→ **Task**: Using the listing below, print exactly everything from the line with "Metanalisi degli stessi" down to the line with "printable lesson plan", both included, and nothing more.

→ **Input for this task**:
################

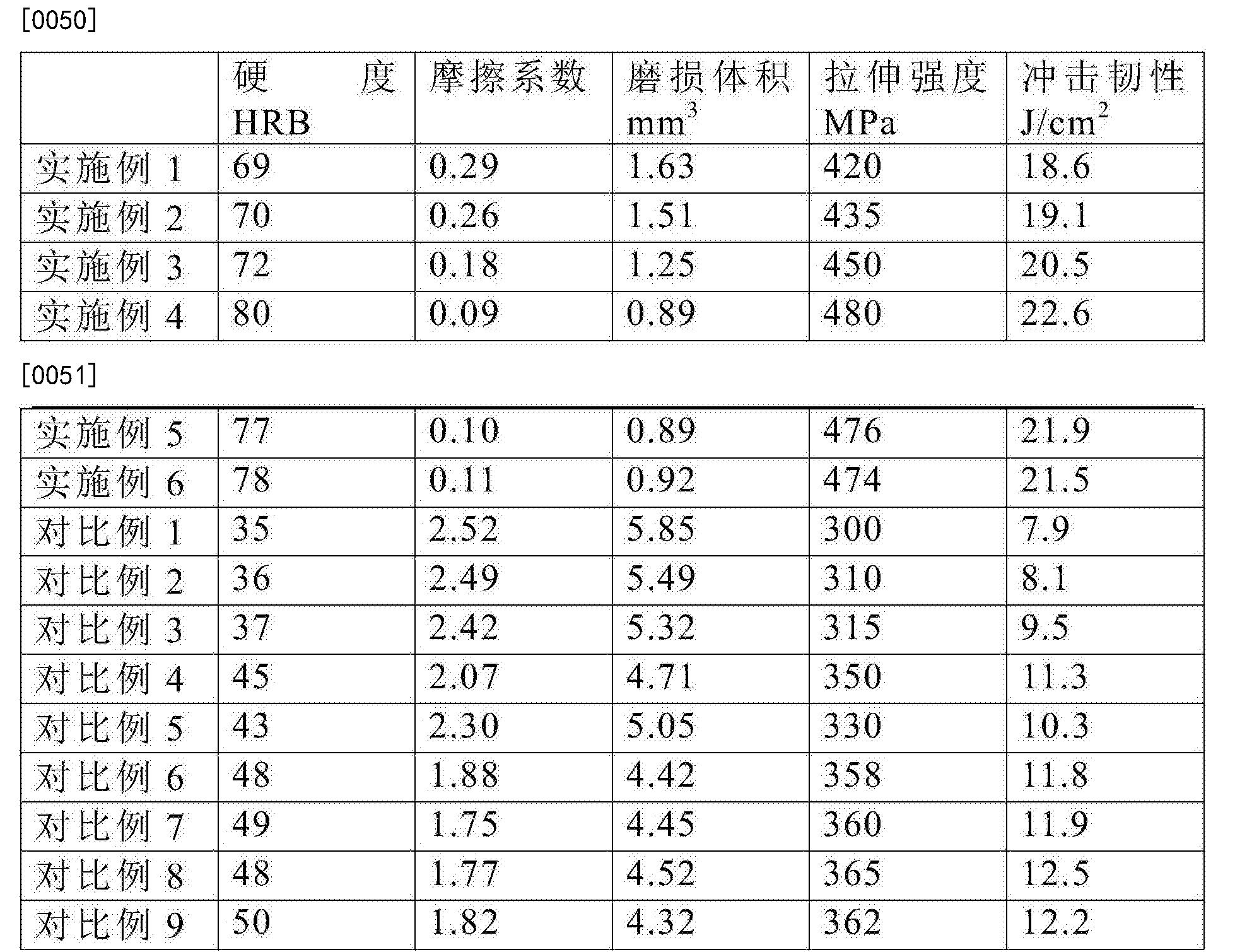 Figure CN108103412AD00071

################

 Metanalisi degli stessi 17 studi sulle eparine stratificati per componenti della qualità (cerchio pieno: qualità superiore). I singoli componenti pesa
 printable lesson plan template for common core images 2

################

→ **Task response**:
 Metanalisi degli stessi 17 studi sulle eparine stratificati per componenti della qualità (cerchio pieno: qualità superiore). I singoli componenti pesa
 printable lesson plan template for common core images 2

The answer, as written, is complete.